Chinese New Year: Local residents honor traditions, celebrations
Some folks celebrate their new year with noisemakers, champagne toasts, silly hats and glasses.
But when Monday marks the start of Chinese New Year — also known as Lunar New Year and Spring Festival — millions of people around the world will usher in the ancient public holiday by donning new clothes, hanging red lanterns and setting off firecrackers.
The festival spans 15 days, preceded by a week or so of cleaning out the old to bring in the new. Then, by tradition, people will travel far and wide to be in the company of family and friends, to eat, drink, pray, and share gifts and good deeds. The holiday culminates with a parade of lanterns.
"It's the biggest festival of the year for people across China, Vietnam and Korea. It's like Christmas and Thanksgiving and New Year's wrapped into one," said Adam Silver, executive director of the Asian Cultural Center of Vermont.
The center will host its 14th annual Lunar New Year Festival celebration from 1 to 3 p.m. this Sunday, at the newly renovated 118 Elliot space in downtown Brattleboro, Vt.
Like other culture-specific holidays, such as Mexico's Día de Muertos (Day of the Dead) and even Christmas, Chinese New Year has grown beyond its borders, expanding to include both sacred and secular observation, influenced by traditional rituals and contemporary celebrations.
One traditional aspect is the naming of the new year. The lunar calendar is influenced by Chinese astrology, and each year is associated with one of the 12 animal symbols in the Chinese zodiac, as well as one of the five elements. This year, 2016, is known as the "Year of the Monkey," or more specifically, "Year of the Fire Monkey." Mathematically speaking, the various element-sign combinations recur ever 60 years. Often, instead of asking about or telling one's age, people in Chinese cultures talk about their animal year.
So, if you ask Sabrina Tan, head chef and owner of Flavours of Malaysia in Pittsfield, about it, she will tell you she was born in the Year of the Tiger. She'll also tell you about the big Chinese New Year gatherings her grandfather used to orchestrate back in his hometown of Lunas, a small town near Kulim, located in the northwestern Malaysian state of Kedah.
Leading up to the festival, families clean the house together "from top to bottom," said Tan, getting rid of everything "bad" from the past year, from dust to chipped dishes. Practices of reorganization, known as "feng shui" is said to clear out negative energy and bring in a flow of good "qi" or "chi," a positive energy.
The colors of red and gold are used in decorating the home, and are also used in festivals, as they represent good fortune, joy and overall prosperity. New clothes and shoes are also purchased to give people confidence with a new look for a fresh start.

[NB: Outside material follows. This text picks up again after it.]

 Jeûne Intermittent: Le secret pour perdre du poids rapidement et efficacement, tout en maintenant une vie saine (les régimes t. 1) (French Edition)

While contemporary couples and younger groups of friends are now choosing to travel and celebrate the holiday abroad, the more traditional practice is to make a pilgrimage home.

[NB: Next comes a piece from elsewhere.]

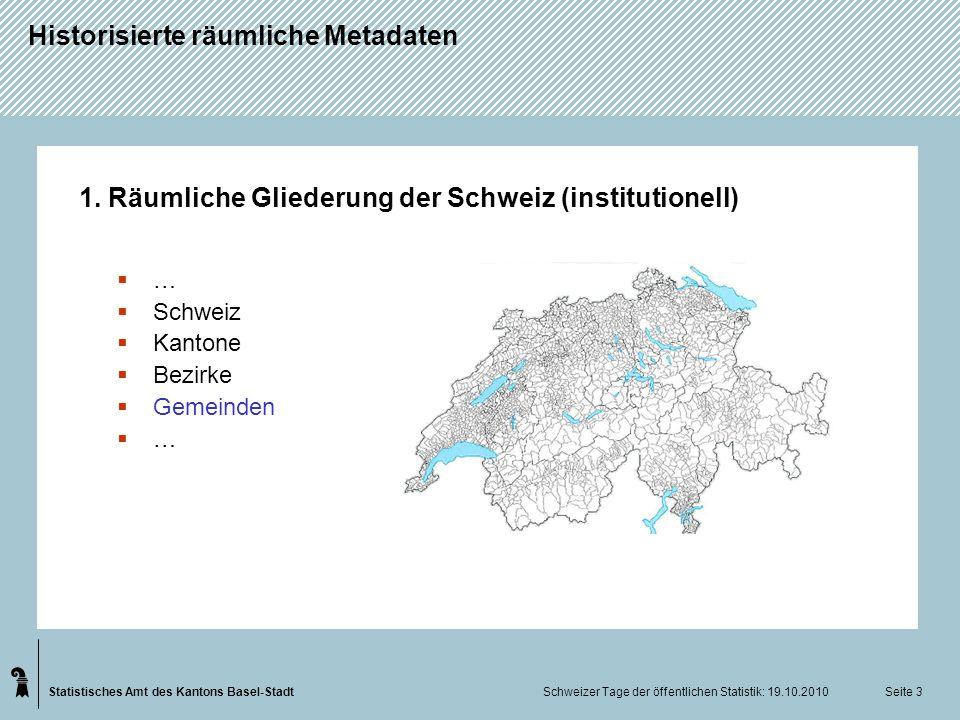 Statistisches Amt des Kantons Basel-Stadt Historisierte räumliche Metadaten Schweizer Tage der öffentlichen Statistik: 19.10.2010 Seite 3 1. Räumliche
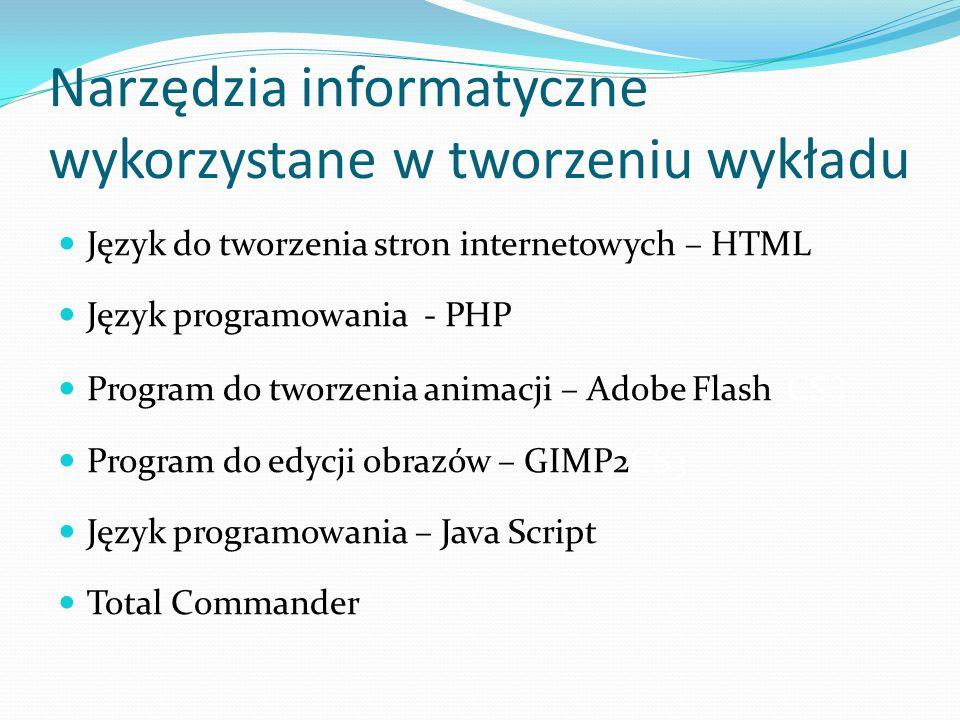 Narzędzia informatyczne wykorzystane w tworzeniu wykładu Język do tworzenia stron internetowych – HTML Język programowania - PHP Program do tworzenia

Tan said the evening before the start of Chinese New Year is "all about families getting together, a reunion is more like it. The holiday takes place after the harvest of food, so there is plenty of sharing, and everyone far comes close to be together."
People will sit at home until midnight, when the festival lurches into action with the setting off of firecrackers and fireworks. According to folklore, the noise and colors — as well as the use of lantern lights, dragon and lion masks throughout the festival period — are said to scare away evil spirits and an ancient demon named "Nian"; hence the New Year's phrase "Guo Nian," which means to "overcome Nian."
The proceeding days of the new year include eating festive foods, visiting neighbors and friends, praying to deities, giving gifts and sharing — "and no swearing for 15 days," Tan said.
Chinese New Year is a pleasant, social experience celebrating abundance.
"My grandfather would do a big feast for the homeless and give out packets of goodies," said Tan. Older relatives also give younger family members red packets or envelopes of money, sometimes used for clothing, and other times as an investment toward college or future funds.
Today, both Tan and Silver say their families like to share the Chinese heritage and tradition with their local neighbors and patrons.
Tan and her husband, Chin Lee, and their children celebrate in more traditional ways with fellow Berkshire County restaurateur Harry Yu (Shiro Sushi and Hibachi in Great Barrington, and Shiro Sushi Lounge in Pittsfield) and his family. Their daughter, Suriana Lee, 14, will often dress in traditional clothes, play traditional songs on violin and share treats and stories with her classmates and sometimes restaurant patrons.
Flavours will also share a taste of traditional foods, from whole salmon to special dumplings and desserts, with a Chinese New Year buffet on Tuesday, Feb. 9. The all-you-can-eat buffet costs $26.95 per person with seatings at 5:30 and at 7:30 p.m.
The Asian Cultural Center of Vermont offers year-round educational and recreational programming on various aspects across the diaspora of Asian cultures. "You don't have to be Asian to love Asia," said Silver. "Our center caters to Asian culture enthusiasts and all people of all ethnicities who want to learn more."
For the Lunar New Year Festival and other programs, Silver looks to the expertise of his wife, Cai Xi, the center's co-founder and artistic director. She is from Chongqing city and Sichuan Province and her family is originally from Shanghai. Xi shares her talents as an artist, a chef, a teacher, a tai chi master, and now also trip leader and guide for art/food/culture trips to China.
Silver says he's anticipating some of his favorite festival activities, which will include a 30-foot dragon puppet that will parade downtown, "chasing the heavenly pearl." There will also be a group calligraphy lesson, the Korean rope tug matches (juldarigi) and, of course, "all the delicious food that people share for the potluck," which will include both traditional Asian and other cuisine.
Silver said he relishes the now local tradition of "people getting together to appreciate Asian culture, a very pleasant social gathering with a common interest in Asian culture," as well as the more colloquial experience of taking time to renew and reinvigorate themselves through new and communal experiences.
"The new year is for renewal and I think renewal is important for people to practice on a constant basis throughout the year," he said.